The United States has repeatedly called on Yemen to take stronger action against al Qaeda, whose fighters have increasingly found refuge here in the past year. Worries over the growing presence are compounded by fears that Yemen could collapse into turmoil from its multiple conflicts and increasing poverty and become another Afghanistan, giving the militants even freer rein.

Part of al Qaeda's strategy has been to move the terrorist groups' Arab militant fighters out of the Afghanistan-Pakistan region to Yemen.

It was reported last week that the man in charge of that relocation was likely killed in a U.S. drone attack in northwest Pakistan.

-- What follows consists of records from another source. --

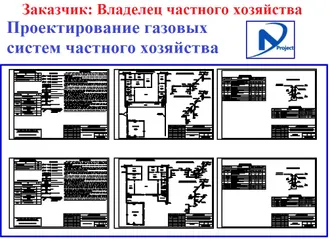 Проектирование газопроводных систем любых хозяйств 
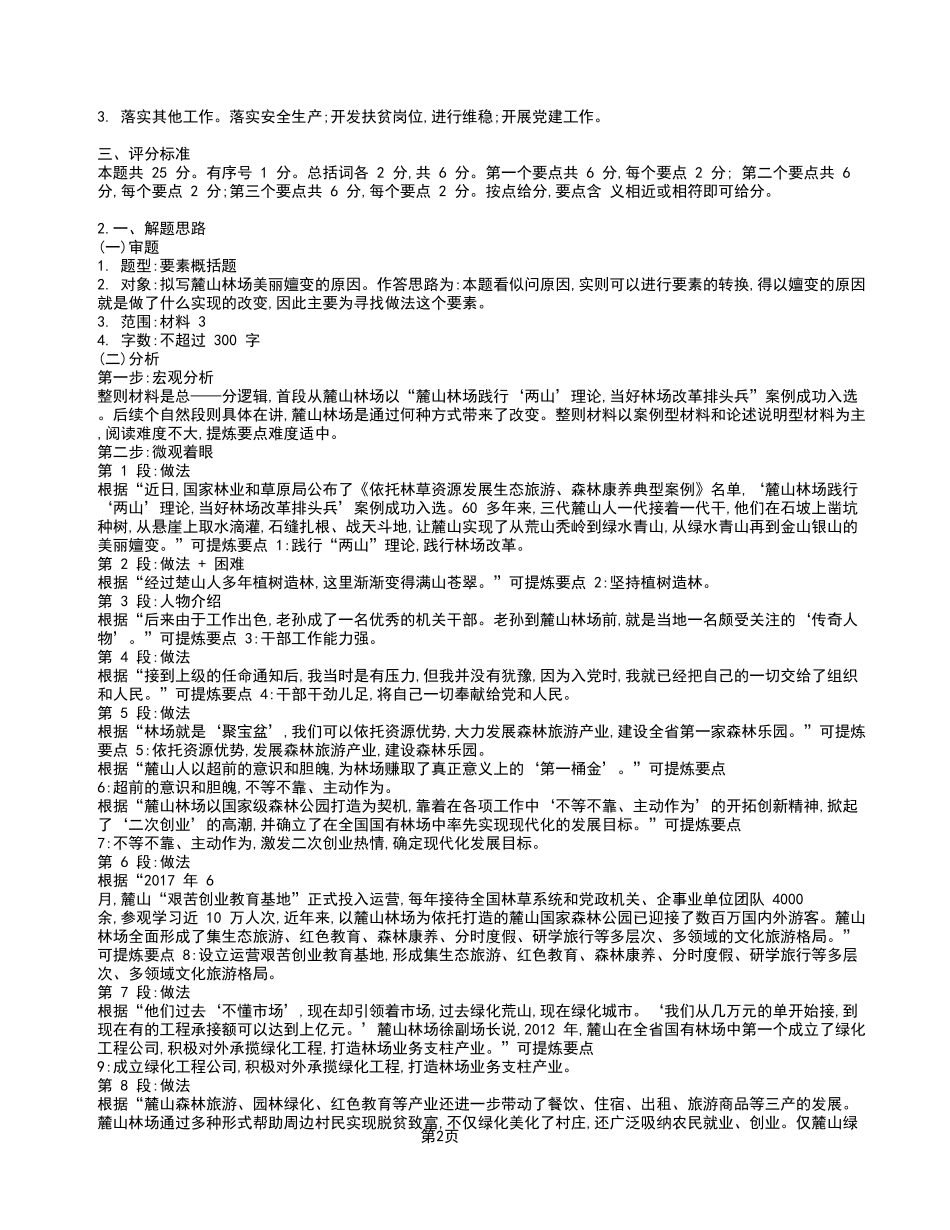 2022年10月30日九龙坡区事业单位联考A 类《综合应用能力》试卷_答案解析.pdf_第2页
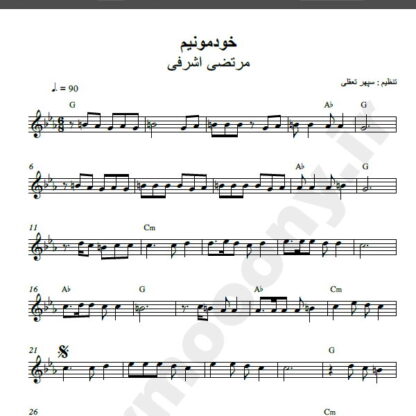 نت کیبورد آهنگ خودمونیم از مرتضی اشرفی,نت آهنگ خودمونیم مرتضی اشرفی برای کیبورد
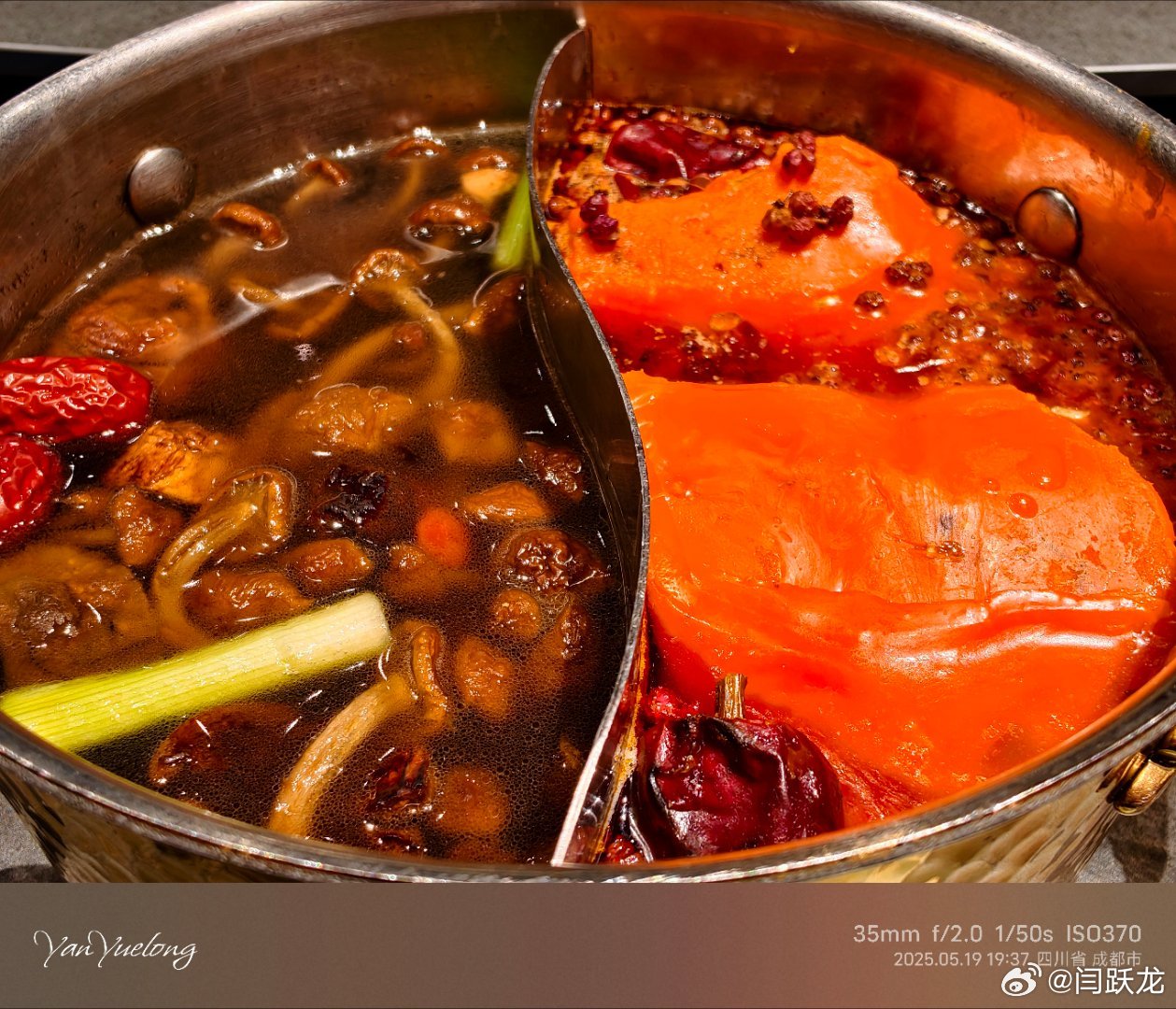 听说在成都吃火锅一定要配蛋炒饭？​​​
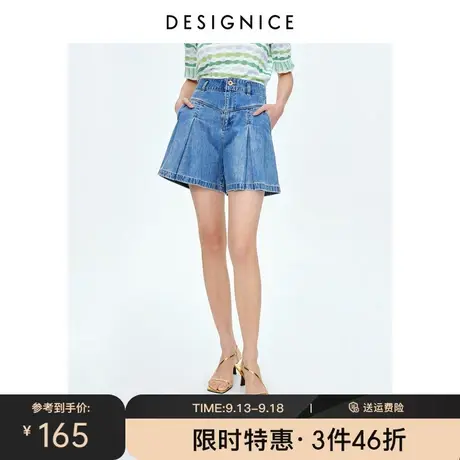 商场同款迪赛尼斯夏新款高腰宽松阔腿百褶设计感牛仔短裤女图片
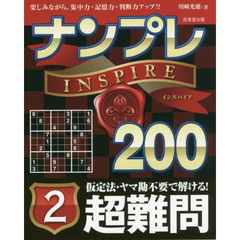 ナンプレＩＮＳＰＩＲＥ２００　楽しみながら、集中力・記憶力・判断力アップ！！　超難問２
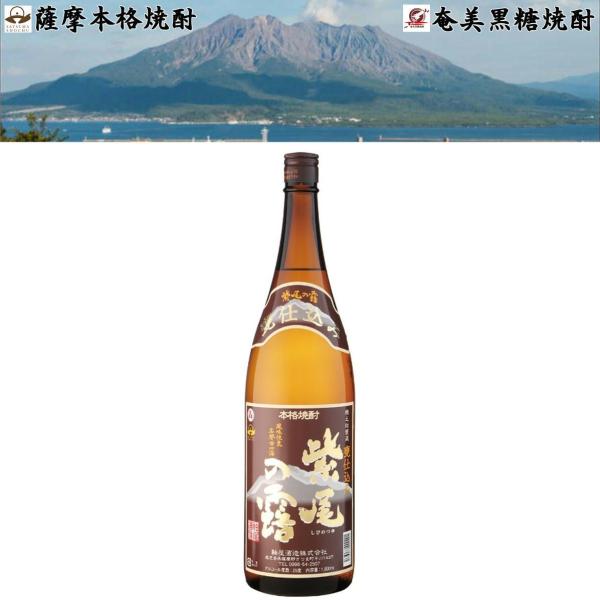 甕仕込み紫尾の露 芋焼酎 25度 1800ml 軸屋酒造 鹿児島県 北薩地方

Reports of the likely death of Saleh al-Somali, a Somali-born key al Qaeda operational planner, in a U.S. drone strike in northwestern Pakistan Tuesday prompted at least one knowledgeable Arab diplomat in the country to describe him as "a lynchpin in al Qaeda's well-considered new strategy."

According to the diplomat who spoke to CBS News on condition of anonymity, al-Somali's responsibilities included plotting al Qaeda's attacks and plans beyond the Afghanistan-Pakistan region.

"Since the summer of 2008, I believe he was involved with planning to shift some of al Qaeda's Arab fighters to Yemen" - the conservative state in the Arabian peninsula alongside Saudi Arabia's southern border, where al Qaeda has pushed an increasingly violent insurgency in the past year.

The diplomat said that between one-quarter to one-third of al Qaeda's units in the Afghanistan-Pakistan region are now led by non-Arabs, in a transition from "100 percent of these units which were once led by Arabs."

He said militants from the central Asian former Soviet republic of Uzbekistan and Afghanistan were now either "holding permanent or temporary charge of these units," as some of al Qaeda's most hardened fighters head out of the region for Yemen, which he described as "their new frontier."